India’s financial system is strong and can withstand pressure from the developments outside, Puliti said.
“We want to continue to invest and finance the Indian ecosystem, which is among the more innovative,” he said. “I’m certainly attracted to fintechs…the country has fantastic entrepreneurs.”
India is the largest recipient of IFC investments, accounting for over 10% of the organisation’s long-term commitments across the globe.
Besides fintech and municipal finance, IFC puts a significant focus on climate financing and green investments, Puliti said. He said the development institution is committed to deliver an annual average of 35% of financing for climate from 2021 to 2025, and is already in excess. In FY22, climate finance accounted for 15% of IFC’s total commitments, as per its report.
“We are really pushing a lot on climate financing – green bonds, social bonds, blue bonds, gender bonds, (and) sustainability-linked bonds,” he said, noting that the focus was on capturing the entire ESG universe.
Puliti said the IFC was in a continuous and close dialogue on scaling climate finance with the Indian government. He believes more issuances will provide depth and transparency to the market as the definition of green and mechanisms of monitoring and enforceability will become clearer.

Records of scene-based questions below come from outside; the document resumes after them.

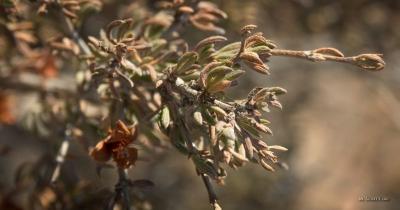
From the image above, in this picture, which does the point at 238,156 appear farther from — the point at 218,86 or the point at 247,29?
the point at 247,29

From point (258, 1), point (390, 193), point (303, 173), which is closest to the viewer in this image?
point (258, 1)

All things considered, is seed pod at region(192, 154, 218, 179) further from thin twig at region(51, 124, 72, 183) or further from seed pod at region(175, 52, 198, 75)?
thin twig at region(51, 124, 72, 183)

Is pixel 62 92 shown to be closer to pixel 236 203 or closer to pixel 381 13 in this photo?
pixel 236 203

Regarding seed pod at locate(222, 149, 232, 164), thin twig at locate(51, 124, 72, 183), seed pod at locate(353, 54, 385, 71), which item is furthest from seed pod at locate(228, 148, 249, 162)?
thin twig at locate(51, 124, 72, 183)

While acknowledging that “greenwashing” was something to watch out for, Puliti said IFC needs to be directly involved in fields like climate financing. “If we don’t have skin in the game in climate financing, I don’t think we’re doing our job,” he said, outlining a vision of “an IFC which is more and more comfortable with more complex and riskier financial products to foster the green transition”.
Puliti underscored India’s strong fundamentals while reiterating IFC’s commitment to invest more in the country. The institution focuses on private sector in emerging markets.
While he believes that “a persistent period of low [global] growth” would impact India, Puliti noted that the economy is robust.
“The banking sector in India is well-capitalised, has adequate level of liquidity… The level of regulation that was put into the system was able to make it work properly,” he said. At the same time, the level of leverage of Indian corporations is “pretty low”. “So, you don’t have an overleveraged private sector, where there is a lot of exposure,” he said.
Terming the funding winter that has beset startups as a cyclical phenomenon, Puliti said now is the time to invest more. “We like to think of ourselves as an institution which is counter-cyclical. If we see a good innovative idea, we go for it,” he said.
Besides long-term financing options, IFC is keen on equity, quasi-equity and mezzanine options, he said.
Mezzanine financing is a hybrid of debt and equity financing.
The focus is on funding companies “trying to adopt digital solutions in the supply chain to increase productivity”, Puliti said.